[Start Exercise materials]
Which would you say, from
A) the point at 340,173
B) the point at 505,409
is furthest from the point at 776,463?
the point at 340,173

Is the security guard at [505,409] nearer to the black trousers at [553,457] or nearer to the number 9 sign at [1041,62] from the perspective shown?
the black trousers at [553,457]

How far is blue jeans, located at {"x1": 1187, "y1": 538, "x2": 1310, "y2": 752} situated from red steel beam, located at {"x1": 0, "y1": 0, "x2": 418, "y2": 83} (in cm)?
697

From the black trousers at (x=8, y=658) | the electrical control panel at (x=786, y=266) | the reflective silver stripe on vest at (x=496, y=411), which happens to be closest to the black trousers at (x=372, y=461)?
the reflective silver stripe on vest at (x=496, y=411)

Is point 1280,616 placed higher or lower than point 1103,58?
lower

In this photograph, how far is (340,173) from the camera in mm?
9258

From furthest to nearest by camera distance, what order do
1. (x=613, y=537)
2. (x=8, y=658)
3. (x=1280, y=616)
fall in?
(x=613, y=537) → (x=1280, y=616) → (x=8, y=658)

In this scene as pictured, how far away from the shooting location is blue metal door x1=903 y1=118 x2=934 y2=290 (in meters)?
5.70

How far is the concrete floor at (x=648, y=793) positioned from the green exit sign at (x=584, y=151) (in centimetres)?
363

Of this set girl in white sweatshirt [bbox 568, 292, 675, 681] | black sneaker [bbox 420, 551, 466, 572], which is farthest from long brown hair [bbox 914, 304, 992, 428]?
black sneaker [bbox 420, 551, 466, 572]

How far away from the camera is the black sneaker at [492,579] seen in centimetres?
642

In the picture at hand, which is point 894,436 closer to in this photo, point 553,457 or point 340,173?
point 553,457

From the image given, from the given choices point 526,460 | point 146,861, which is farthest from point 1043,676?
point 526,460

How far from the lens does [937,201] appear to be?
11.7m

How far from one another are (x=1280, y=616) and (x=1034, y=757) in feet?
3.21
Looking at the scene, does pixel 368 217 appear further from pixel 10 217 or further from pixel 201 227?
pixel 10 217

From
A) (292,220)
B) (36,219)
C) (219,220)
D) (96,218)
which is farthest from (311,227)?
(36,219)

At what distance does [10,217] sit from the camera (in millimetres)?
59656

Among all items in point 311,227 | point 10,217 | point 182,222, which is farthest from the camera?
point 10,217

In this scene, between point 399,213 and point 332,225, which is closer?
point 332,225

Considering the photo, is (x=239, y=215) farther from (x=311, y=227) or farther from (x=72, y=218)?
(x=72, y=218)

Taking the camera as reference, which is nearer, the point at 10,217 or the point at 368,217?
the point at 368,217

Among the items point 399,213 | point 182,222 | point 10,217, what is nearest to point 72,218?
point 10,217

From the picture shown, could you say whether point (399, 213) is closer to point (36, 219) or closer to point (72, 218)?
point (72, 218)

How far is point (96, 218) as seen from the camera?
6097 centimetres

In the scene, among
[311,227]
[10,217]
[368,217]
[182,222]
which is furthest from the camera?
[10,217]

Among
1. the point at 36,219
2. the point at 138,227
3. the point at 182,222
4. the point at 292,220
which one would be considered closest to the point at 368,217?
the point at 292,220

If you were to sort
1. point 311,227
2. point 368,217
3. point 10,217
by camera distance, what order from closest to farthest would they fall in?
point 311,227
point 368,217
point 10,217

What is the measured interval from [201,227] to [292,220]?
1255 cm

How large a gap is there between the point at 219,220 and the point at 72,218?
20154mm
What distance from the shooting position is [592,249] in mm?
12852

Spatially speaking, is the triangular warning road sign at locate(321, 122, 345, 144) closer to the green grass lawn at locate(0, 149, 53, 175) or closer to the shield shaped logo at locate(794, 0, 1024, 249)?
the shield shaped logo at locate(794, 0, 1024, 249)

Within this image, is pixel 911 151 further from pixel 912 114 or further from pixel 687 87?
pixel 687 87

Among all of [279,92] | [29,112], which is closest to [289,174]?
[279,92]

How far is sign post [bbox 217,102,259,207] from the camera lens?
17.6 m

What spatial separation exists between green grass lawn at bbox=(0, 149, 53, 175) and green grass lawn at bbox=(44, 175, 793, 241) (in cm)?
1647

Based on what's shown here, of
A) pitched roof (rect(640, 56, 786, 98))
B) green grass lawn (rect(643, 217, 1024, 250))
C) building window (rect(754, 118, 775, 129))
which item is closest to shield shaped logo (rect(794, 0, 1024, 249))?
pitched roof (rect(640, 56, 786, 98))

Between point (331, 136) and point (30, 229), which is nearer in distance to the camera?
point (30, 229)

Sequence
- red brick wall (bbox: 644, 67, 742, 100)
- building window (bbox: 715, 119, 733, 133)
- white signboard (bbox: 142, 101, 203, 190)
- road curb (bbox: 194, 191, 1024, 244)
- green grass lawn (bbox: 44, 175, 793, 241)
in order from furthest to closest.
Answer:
[End Exercise materials]
The task – Return each of the entries above verbatim, from the first through the last, without altering a single character.

Solution –
Which would you say, from
A) the point at 340,173
B) the point at 505,409
is furthest from the point at 776,463?
the point at 340,173

Is the security guard at [505,409] nearer to the black trousers at [553,457] or nearer to the number 9 sign at [1041,62] from the perspective shown?
the black trousers at [553,457]

How far is blue jeans, located at {"x1": 1187, "y1": 538, "x2": 1310, "y2": 752} situated from red steel beam, located at {"x1": 0, "y1": 0, "x2": 418, "y2": 83} (in cm)?
697

From the black trousers at (x=8, y=658) | the electrical control panel at (x=786, y=266) | the reflective silver stripe on vest at (x=496, y=411), which happens to be closest to the black trousers at (x=372, y=461)?
the reflective silver stripe on vest at (x=496, y=411)

Is point 1280,616 placed higher or lower than point 1103,58?
lower

In this photograph, how far is (340,173) from the camera in mm?
9258

From furthest to nearest by camera distance, what order do
1. (x=613, y=537)
2. (x=8, y=658)
3. (x=1280, y=616)
fall in?
(x=613, y=537) → (x=1280, y=616) → (x=8, y=658)

In this scene as pictured, how far away from the shooting location is blue metal door x1=903 y1=118 x2=934 y2=290 (in meters)?
5.70

How far is the concrete floor at (x=648, y=793) positioned from the green exit sign at (x=584, y=151) (in centimetres)?
363

Of this set girl in white sweatshirt [bbox 568, 292, 675, 681] | black sneaker [bbox 420, 551, 466, 572], which is farthest from long brown hair [bbox 914, 304, 992, 428]?
black sneaker [bbox 420, 551, 466, 572]

How far away from the camera is the black sneaker at [492,579] seen in centimetres?
642

In the picture at hand, which is point 894,436 closer to in this photo, point 553,457 or point 340,173?
point 553,457

From the image given, from the given choices point 526,460 | point 146,861, which is farthest from point 1043,676?
point 526,460

How far from the lens does [937,201] appear to be?
11.7m

How far from one another are (x=1280, y=616) and (x=1034, y=757) in feet?
3.21
Looking at the scene, does pixel 368 217 appear further from pixel 10 217 or further from pixel 201 227?
pixel 10 217

From
A) (292,220)
B) (36,219)
C) (219,220)
D) (96,218)
which is farthest from (311,227)?
(36,219)

At what distance does [10,217] sit from the camera (in millimetres)?
59656

Among all items in point 311,227 | point 10,217 | point 182,222, which is farthest from the camera?
point 10,217

In this scene, between point 399,213 and point 332,225, which is closer?
point 332,225

Considering the photo, is (x=239, y=215) farther from (x=311, y=227) or farther from (x=72, y=218)?
(x=72, y=218)

Taking the camera as reference, which is nearer, the point at 10,217 or the point at 368,217?
the point at 368,217

Among the items point 399,213 | point 182,222 | point 10,217, what is nearest to point 72,218?
point 10,217

From the picture shown, could you say whether point (399, 213) is closer to point (36, 219) or closer to point (72, 218)?
point (72, 218)

How far is point (96, 218) as seen from the camera?
6097 centimetres

In the scene, among
[311,227]
[10,217]
[368,217]
[182,222]
which is furthest from the camera?
[10,217]

Among
1. the point at 36,219
2. the point at 138,227
3. the point at 182,222
4. the point at 292,220
which one would be considered closest to the point at 368,217?
the point at 292,220

If you were to sort
1. point 311,227
2. point 368,217
3. point 10,217
by camera distance, what order from closest to farthest would they fall in?
point 311,227
point 368,217
point 10,217

What is the measured interval from [201,227] to [292,220]?
1255 cm

How large a gap is there between the point at 219,220 and the point at 72,218?
20154mm
What distance from the shooting position is [592,249] in mm?
12852

Spatially speaking, is the triangular warning road sign at locate(321, 122, 345, 144) closer to the green grass lawn at locate(0, 149, 53, 175) or closer to the shield shaped logo at locate(794, 0, 1024, 249)?
the shield shaped logo at locate(794, 0, 1024, 249)

Within this image, is pixel 911 151 further from pixel 912 114 or further from pixel 687 87?
pixel 687 87

Among all of [279,92] | [29,112], which is closest to [289,174]?
[279,92]

How far is sign post [bbox 217,102,259,207] from the camera lens?
17.6 m

What spatial separation exists between green grass lawn at bbox=(0, 149, 53, 175) and green grass lawn at bbox=(44, 175, 793, 241) (in cm)?
1647

Based on what's shown here, of
A) pitched roof (rect(640, 56, 786, 98))
B) green grass lawn (rect(643, 217, 1024, 250))
C) building window (rect(754, 118, 775, 129))
which item is closest to shield shaped logo (rect(794, 0, 1024, 249))?
pitched roof (rect(640, 56, 786, 98))

Between point (331, 136) and point (30, 229), which is nearer in distance to the camera?
point (30, 229)

Sequence
- red brick wall (bbox: 644, 67, 742, 100)
- building window (bbox: 715, 119, 733, 133)
- white signboard (bbox: 142, 101, 203, 190)
- road curb (bbox: 194, 191, 1024, 244)
- green grass lawn (bbox: 44, 175, 793, 241)
in order from furthest to closest.
Answer:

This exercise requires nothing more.